The Music Festival has a thoroughly integrated education programme, Music Scores, which offers schools and the wider community the chance to work with professional musicians on projects linked to festival themes. There are opportunities for those with little or no music training or experience, as well as for those who are musically knowledgeable. It is part of the education programme's ethos to ensure that skills and interests acquired by participants during the workshops should live beyond the festival so that people feel encouraged to continue and develop their music-making.
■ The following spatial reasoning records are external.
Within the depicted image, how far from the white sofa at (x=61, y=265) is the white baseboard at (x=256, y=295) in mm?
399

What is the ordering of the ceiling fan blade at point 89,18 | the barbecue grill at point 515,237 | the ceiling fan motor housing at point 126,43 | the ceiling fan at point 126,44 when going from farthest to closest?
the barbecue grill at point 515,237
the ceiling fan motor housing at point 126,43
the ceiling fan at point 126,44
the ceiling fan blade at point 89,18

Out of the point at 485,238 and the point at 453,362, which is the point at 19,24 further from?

The Music Scores programme for 2003 included an opera project for primary schools, based on Lynne Plowman's new family opera Gwyneth and the Green Knight, and a chance for secondary school students to perform as part of a British premiere with the chamber group Between the Notes at the Everyman Theatre. Eight infant schools/nurseries took part in an under 5s music project, Eine Kleine Kindermusik, and there was an adult study afternoon on the life and works of Lennox Berkeley in what was to be his centenary year. The festival also allocated over five hundred free tickets to schools for festival events as part of the Free 4 Schools ticket scheme and a Festival Student Award scheme for gifted students gives six teenagers the chance to experience the festival behind the scenes.
Education work has recently been introduced as part of the Cheltenham International Jazz Festival which takes place over a bank holiday weekend in May each year. In 2003 the festival worked with secondary schools on a cross-curricular project, involving art and jazz, displaying the final pieces at the festival. School jazz bands were also given the chance to perform at the festival in an event called Jazz It Up!